What you will do
Reproduce the abstract on agent-based modelling below, starting with "ΑΒΜ is a simulation" and going on through "as a whole.", and swap in "independent decision-makers" wherever "autonomous decision-makers" appears.

Extract
------
(571e) Improved Assessment of Personal Exposure to Chemicals Using Agent Based Modelling (ABM) Coupled with Multi-Sensors Networks

Innovation
in sensors technologies creates possibilities to collect environmental data at
an unprecedented depth and breadth. With the advent of GIS, GPS to track
individuals, and personal environmental monitoring, undertaking such analyses
throughout an individual’s routine, or even lifetime is now possible. Finding
the right balance between limited amounts of high-quality data from
standardized environmental monitoring campaigns and large amounts of moderate
quality data by sensor networks can transform the way we understand and
interact with our environment. Measuring, though, personal exposure directly
requires a large number of people and therefore is often not feasible due to
time and financial constraints. Considering the substantial technical and
ethical hurdles involved in collecting individual data for whole populations,
this study introduces a first approach of simulating human movement and
interaction behaviour, using Agent Based Modelling (ABM).

ΑΒΜ is a simulation
technique that allows us to explore and understand phenomena, where independent
entities interact together, forming an emergent whole. While the direct
representation of individuals’ actions is organisationally difficult,
ΑΒΜ simplifies this process by managing information at the level
of the autonomous decision-makers, called “agents”. These heterogeneous actors have
personal attributes and are programmed to react and act in their environment
while following a set of behavioural rules. By simulating actions and
interactions at the individual level, the diversity that exists among agents
can be detected, as rise is given to the behaviour of the system as a whole.

After a thorough
examination of the available ABM software tools, the GAMA platform was chosen,
allowing to execute large-scale simulations and to instantiate agents from
various format datasets. GAMA, like most ABM platform, is based on an
object-oriented programming language, with agents being naturally implemented
as objects, therefore structures that hold both data and procedures. The
incorporation of added functionalities from Geographic Information Systems
(GIS) software libraries, provides with important geospatial analytical
capabilities. Specifically, GAMA is structured on a Java-based rich modelling
language, GAML, which allows complex systems to be defined, integrating at the
same time geographical vector data and entities of different scales. Over a
particular period of simulated time, agents inspect their surroundings and make
decisions. Their actions might imply a relevant spatial grain, which can be
visualised and explored. A city scale ABM was developed for the urban area of Thessaloniki,
Greece. Population statistics, road and buildings
networks data were transformed into human, road and building agents,
respectively. Time-use survey outputs were associated with human agent behavioural
rules, aiming to model representative to real-world routines. The agents’
behavioural rules, expressed as utility functions, vary, but only
parametrically, not structurally. The culturally varying personal attributes
(such as age, gender, level of education) enter into these functions, but the
algebraic form remains fixed, as does the agent’s practice of maximising the
function. An event-triggering utility function has been
established in order to always assign the next activity of a human agent,
during a simulated day. Moreover, a utility function was developed that
encourages human agents to interact with each-other in commute and
leisure-related activities. Knowledge of human agent
specific attributes by other human agents provides a signal that acts to enable
or prevent interaction from occurring. In order to further inform and validate
the model, time-geography of exposure data, derived from a personal multi-sensors campaign on 150 households of urban
Thessaloniki, was used. Overall, as a prevalence of an agent-specific
decision-making and based on the distance between point of departure and the
targeted destination, virtual individuals of different
sociodemographic backgrounds, use different means of transportation and follow a different sequence and types of activities. Behaviours that were not explicitly programmed into the model’s
code, arise through the human agents’ interactions enabling the examination of
expected or unexpected emerging behaviours from the bottom-up. At the end of a model run, spatiotemporal trajectories
are coupled with spatially resolved pollution levels.
------
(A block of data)

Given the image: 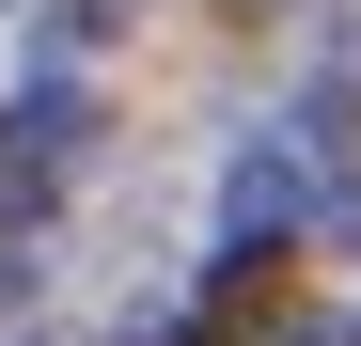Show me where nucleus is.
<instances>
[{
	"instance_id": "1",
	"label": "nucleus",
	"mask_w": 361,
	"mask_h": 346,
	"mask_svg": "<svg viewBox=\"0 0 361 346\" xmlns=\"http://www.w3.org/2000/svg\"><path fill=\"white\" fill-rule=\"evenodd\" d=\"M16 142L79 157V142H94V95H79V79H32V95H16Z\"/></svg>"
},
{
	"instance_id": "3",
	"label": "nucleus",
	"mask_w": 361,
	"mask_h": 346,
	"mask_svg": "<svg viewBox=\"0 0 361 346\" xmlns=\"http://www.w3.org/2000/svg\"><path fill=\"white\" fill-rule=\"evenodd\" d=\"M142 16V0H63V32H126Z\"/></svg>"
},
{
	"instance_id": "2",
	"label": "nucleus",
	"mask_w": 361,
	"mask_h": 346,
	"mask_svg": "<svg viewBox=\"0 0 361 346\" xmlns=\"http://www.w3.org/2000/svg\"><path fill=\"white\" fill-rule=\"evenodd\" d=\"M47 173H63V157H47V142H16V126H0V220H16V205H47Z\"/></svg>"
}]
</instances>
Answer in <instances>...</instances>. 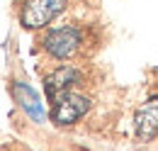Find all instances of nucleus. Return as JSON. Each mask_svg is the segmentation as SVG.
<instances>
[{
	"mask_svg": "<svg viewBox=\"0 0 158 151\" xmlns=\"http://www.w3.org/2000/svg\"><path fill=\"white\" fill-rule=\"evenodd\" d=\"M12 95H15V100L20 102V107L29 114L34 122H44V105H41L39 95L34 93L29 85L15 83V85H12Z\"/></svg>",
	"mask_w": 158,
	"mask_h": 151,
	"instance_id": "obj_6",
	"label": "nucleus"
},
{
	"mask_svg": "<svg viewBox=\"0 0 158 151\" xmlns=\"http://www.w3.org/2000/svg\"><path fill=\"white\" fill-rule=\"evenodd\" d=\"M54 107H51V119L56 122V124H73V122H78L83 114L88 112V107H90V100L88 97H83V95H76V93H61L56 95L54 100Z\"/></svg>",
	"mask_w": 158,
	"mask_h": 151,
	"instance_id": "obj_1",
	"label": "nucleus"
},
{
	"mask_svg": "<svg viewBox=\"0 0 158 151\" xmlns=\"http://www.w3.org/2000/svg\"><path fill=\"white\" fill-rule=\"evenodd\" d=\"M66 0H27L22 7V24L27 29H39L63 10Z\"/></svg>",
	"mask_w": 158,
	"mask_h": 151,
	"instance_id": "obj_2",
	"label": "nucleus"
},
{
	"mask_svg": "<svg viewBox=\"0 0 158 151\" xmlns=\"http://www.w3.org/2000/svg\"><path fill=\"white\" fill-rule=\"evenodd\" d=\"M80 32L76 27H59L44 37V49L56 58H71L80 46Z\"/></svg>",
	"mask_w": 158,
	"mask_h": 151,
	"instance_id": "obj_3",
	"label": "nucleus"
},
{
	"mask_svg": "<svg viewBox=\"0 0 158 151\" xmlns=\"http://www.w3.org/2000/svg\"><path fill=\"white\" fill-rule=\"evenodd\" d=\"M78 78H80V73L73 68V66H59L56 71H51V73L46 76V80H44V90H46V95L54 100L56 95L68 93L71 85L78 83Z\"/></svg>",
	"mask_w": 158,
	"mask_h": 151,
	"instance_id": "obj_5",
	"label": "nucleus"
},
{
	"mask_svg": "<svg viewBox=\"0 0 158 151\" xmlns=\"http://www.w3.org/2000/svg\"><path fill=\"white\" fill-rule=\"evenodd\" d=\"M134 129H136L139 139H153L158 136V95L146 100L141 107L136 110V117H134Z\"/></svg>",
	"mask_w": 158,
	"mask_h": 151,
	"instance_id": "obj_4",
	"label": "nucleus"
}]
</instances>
------
Written answer
ΑΒΜ is a simulation
technique that allows us to explore and understand phenomena, where independent
entities interact together, forming an emergent whole. While the direct
representation of individuals’ actions is organisationally difficult,
ΑΒΜ simplifies this process by managing information at the level
of the independent decision-makers, called “agents”. These heterogeneous actors have
personal attributes and are programmed to react and act in their environment
while following a set of behavioural rules. By simulating actions and
interactions at the individual level, the diversity that exists among agents
can be detected, as rise is given to the behaviour of the system as a whole.